On our fourth day, we set out for the Grey Glacier and the furthest point on the “W”. Our plan was to camp at Refugio Grey and return to Paine Grande on our fifth day to catch a boat across the lake and a bus back to Puerto Natales. This was a short day in terms of distance, but the wind was strong and we were hiking directly upwind for most of the day, so it made for tiring walking. We were glad for the small patches of shelter that we found as we went. We made it to the refugio after a few hours of hiking, pitched our tent, and walked out to Mirador Grey half a kilometre away. In 1947, the glacier reached all the way to the mirador and visitors might have been surrounded on three sides by the ice, but now the toe of the glacier is two and a half kilometres further up the lake.

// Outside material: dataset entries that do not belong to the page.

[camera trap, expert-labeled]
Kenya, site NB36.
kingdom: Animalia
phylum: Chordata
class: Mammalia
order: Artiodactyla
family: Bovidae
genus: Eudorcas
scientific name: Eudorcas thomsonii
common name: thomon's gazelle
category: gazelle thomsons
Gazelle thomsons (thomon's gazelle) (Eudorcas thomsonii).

On the morning of our fifth day, we hiked further along the trail to a better view of the glacier, then turned back for Paine Grande and the end of our trek. The wind was at our backs, mercifully, we were almost sailing back along the path that had taken so much effort the day before. The weather, as always, was unpredictable: for most of the day we had sun and wind, but just before lunch a downpour chased us into a sheltered forest. After we had eaten and reached the edge of the forest, the rain was still coming nearly horizontally and it looked like the last part of the hike could turn into a bit of an epic... so we sat down where we were, pulled out our stove, and made tea, on the very British-feeling supposition that “tea makes everything better.” And you know what? We weren’t wrong. By the time the water was hot, the stove away, and the tea steeped, the rain had blown over a little and it was closer to a drizzle than a downpour.

We were grinning at each other as we reached Paine Grande and the dock for the catamaran that would take us across Lago Pehoé and connect us to our bus back to Puerto Natales. We managed to catch a ride on an earlier boat than we had booked. The whole time we were staring at the glacier, hiking back to the Paine Grande, getting on the boat, and watching the lake roll past behind us, we kept looking over at each other and exclaiming “we did it!” like the whole trip was finally real now that all the uncertainty was behind us, now that we had accomplished something that we weren’t supposed to be able to do.


I took way more photos than I could fit into this update... some of the overflow is online here. Thanks for taking the time to read! I hope this is is a relaxing break from the usual social media drip update ❤️ I'm posting this from Sucre, Bolivia, and there's still about a month gap between this update and today so a lot of stuff has happened that I still haven't written about.